Powell met à plat différentes manières de filmer un meurtre au cinéma et propose sans doute celle qui préfère dans l'ultime assassinat, en véritable climax, qui met en scène la propre mort de Mark (on voit clairement Mark se trouer le cou avec la lame de sa caméra sans aucune coupe pudique). La gradation est logique. La vie de Mark est une longue projection inachevée auquel il met un terme. Il n'a existé, en tant qu'individu, qu'à travers les films que tournait son père (le père du cinéma ?). Désormais, il trouvera la sérénité dans l'obscurité.

Peeping Tom : ahhhh

- Ouvrez la bouche et
dites "ah", s'il vous plait.

Il faut en effet dire que "Le Voyeur" transgresse les lois en terme de lumière, tout comme Mark, car non seulement Powell prend soin de montrer plusieurs fois l'ombre de sa caméra et celle du perchiste sur le décor ou le visage des interprètes (une mise en abyme morbide à bien y réfléchir), mais aussi parce que la lumière dans ce film est synonyme de terreur (la lumière que voient les victimes avant de mourir) alors que l'obscurité est plus rassurante et protectrice (Mark laisse Helen, sa seule aime, dans le noir à la fin pour ne pas lire de la peur sur son visage et la protéger de ses pulsions meurtrières). Et l'obscurité absolue et salvatrice, Mark la trouvera dans la mort puisque l'image (la lumière) n'est pour lui que souffrance (les expériences atroces de son père). C'est d'ailleurs ce qui explique qu'il ne conçoit l'image que comme telle, d'où son besoin de filmer la souffrance et rien d'autre. Se tisse alors un discours sur le cinéma : il faut aussi montrer l'inavouable.

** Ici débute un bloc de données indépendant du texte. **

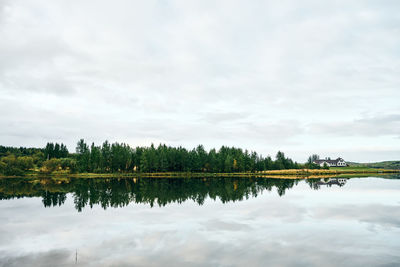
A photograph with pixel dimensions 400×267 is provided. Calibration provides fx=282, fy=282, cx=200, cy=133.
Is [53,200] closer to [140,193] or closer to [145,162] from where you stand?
[140,193]

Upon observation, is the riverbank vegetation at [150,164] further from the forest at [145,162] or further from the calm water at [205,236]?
the calm water at [205,236]

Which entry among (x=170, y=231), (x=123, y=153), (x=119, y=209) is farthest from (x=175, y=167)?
(x=170, y=231)

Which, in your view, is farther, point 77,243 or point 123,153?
point 123,153

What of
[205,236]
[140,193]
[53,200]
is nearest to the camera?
[205,236]

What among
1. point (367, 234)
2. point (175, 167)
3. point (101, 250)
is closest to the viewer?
point (101, 250)

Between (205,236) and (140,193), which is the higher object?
(140,193)

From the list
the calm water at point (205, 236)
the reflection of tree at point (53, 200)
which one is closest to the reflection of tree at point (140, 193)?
the reflection of tree at point (53, 200)

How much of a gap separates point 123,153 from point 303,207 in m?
132

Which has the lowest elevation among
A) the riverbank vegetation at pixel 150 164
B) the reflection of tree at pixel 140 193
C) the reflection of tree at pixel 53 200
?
the reflection of tree at pixel 53 200

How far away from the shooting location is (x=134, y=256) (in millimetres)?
17875

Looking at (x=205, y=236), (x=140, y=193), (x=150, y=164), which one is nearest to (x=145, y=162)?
(x=150, y=164)

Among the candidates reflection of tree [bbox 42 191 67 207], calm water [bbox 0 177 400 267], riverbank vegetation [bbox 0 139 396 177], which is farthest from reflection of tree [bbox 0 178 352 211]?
riverbank vegetation [bbox 0 139 396 177]

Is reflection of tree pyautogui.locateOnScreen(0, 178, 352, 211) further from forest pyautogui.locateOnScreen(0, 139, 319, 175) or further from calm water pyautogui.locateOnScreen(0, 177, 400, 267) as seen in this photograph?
forest pyautogui.locateOnScreen(0, 139, 319, 175)

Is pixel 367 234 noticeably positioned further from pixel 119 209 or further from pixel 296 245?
pixel 119 209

"Le Voyeur" est pour moi un film essentiel du Cinéma de par son traitement de la dichotomie même du cinéma : le son et l'image. Il traite aussi, et avec sincérité je trouve, de la place du cinéaste dans le monde et les frustrations que cela implique. Ce film est, encore une fois, très peu connu et il n'existe quasiment pas de critiques ou de documents le concernant. Cela dit, vous pouvez trouver, et nous finirons là-dessus, ces quelques mots de Michael Powell à propos de son film :

Je comprenais très bien ce technicien de l'émotion, qui ne peut approcher la vie que comme metteur en scène et en souffre atrocement, moi qui découpe et monte tout ce que je vois dans la rue.